Task instructions>
1/ In the Kurt Vile interview, which label released Constant Hitmaker in 2008?
2/ Return the passage of the Kurt Vile interview starting at "Vile: Oh yeah." and ending at "has taken off.", copied word for word.

Catching Up With Kurt Vile
Philadelphia songwriter Kurt Vile was only half-boasting when he named his official debut album Constant Hitmaker. Though the Paste Best of What’s Next artist wasn’t exactly setting the Billboard charts ablaze when the tiny label Woodist released Hitmaker in 2008, he had been releasing homemade recordings and singles at a marathon pace for years, winning over local fans and vinyl collectors while continually refining his idiosyncratic, “midnight in a smoky dive bar” take on classic-rock balladry. At the time of Hitmaker’s release, Vile was still associated with his friends in psychedelic rockers The War On Drugs. But shortly after Hitmaker he signed with indie powerhouse Matador and focused his complete attention on his solo career, though he remains tight with Drugs buddy Adam Granduciel, who sometimes plays in Vile’s backing band The Violators.
Vile’s recent album Smoke Ring For My Halo, sees him working in a professional studio with a real producer (Dinosaur Jr./Hold Steady helmer John Agnello) for the first time, but the added sheen fortunately doesn’t dilute the nocturnal atmospheric approach he’s spent years cultivating. Paste recently caught up with Vile to talk about home recording, Bob Seger and playing acoustically for Fucked Up fans.
Paste: A lot of people complain that too many young acts get hyped-up through the internet before they’re ready and it burns them out. But you’re the opposite, and proof that there is still that slow burn effect where fans catch on gradually.
Kurt Vile: I think so. It’s not like I was the next hip craze, I’ve just been organically developing my fanbase, because I don’t compromise on my own sort of brand of pop music, more or less, with all these other elements. It’s a slow thing, but I think that’s more rewarding, and way less intense. It’s like walking on steps gradually.
Paste: So you were happy that it took people a while to catch on.
Vile: Oh yeah. I’m especially happy now, because before any labels put my stuff out I was starting to get frustrated, because that part is really hard, actually getting somebody to pay any interest. And once you start getting reviews, if you’re smart and you understand the way the underground works, it’s one step at a time. But I’m happy, especially now that it really has taken off.
Paste: Was there an immediate change when you first signed to Matador, or did it take a while for things to catch up?
Vile: No, because I put stuff out on smaller labels first, so it was like a record nerd, blog thing. I understand to get reviews you had to find the right record label that is pop-esque. Vinyl is important. The right label is important, once you realize what your scene is. So I noticed that with my fans it was small but it was still a positive buzz. They were stoked, because Matador is one of the biggest independent labels you can hope for, so once they start hyping things up you do see a difference. It’s not like my first record sold a million copies, it was still “okay I’m on Matador, and I’ve got some fans” but it was still those fans who follow the underground. This one is more accessible to a whole bunch of different age groups.
Paste: This is the first album were you worked with a big name producer and used a real studio. Did that change the way you wrote the songs?
Vile: It didn’t change the way I wrote the songs, and it didn’t really change the way I record an album. But it was a huge help, and obviously John Agnello, who is a great engineer, is a professional in both those fields, as far as sonically, engineer-wise and also helping to move things along. So he definitely added his two cents. I think I was the least conventional person he had worked with in a while. He had to fly by the seat of his pants with me. I’m kind of obsessive, I tend to shift from one thing to the other.

Data below>
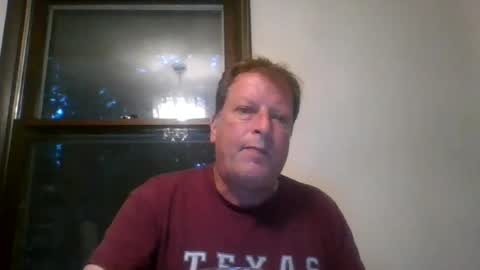 Snapshot of scottpbi52 chatting on 07-09-26, 01:09 scottpbi52 online show from 07-09-26, 01:09
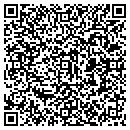QR code with Scenic Boat Tour contacts
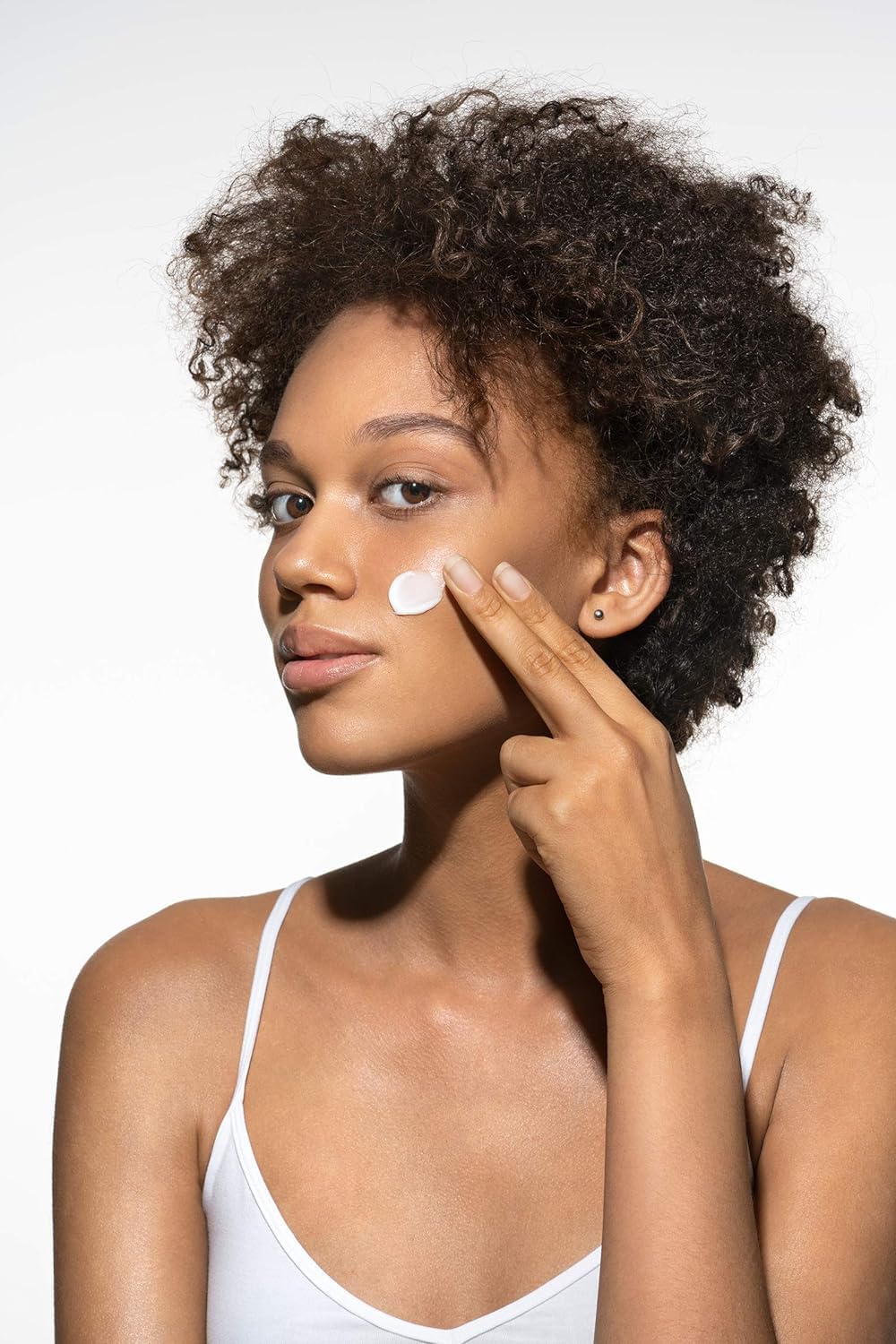Acure Seriously Soothing Day Cream - Daily Hydrating Facial Cream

Numbered responses>
1/ Woodist

2/
Vile: Oh yeah. I’m especially happy now, because before any labels put my stuff out I was starting to get frustrated, because that part is really hard, actually getting somebody to pay any interest. And once you start getting reviews, if you’re smart and you understand the way the underground works, it’s one step at a time. But I’m happy, especially now that it really has taken off.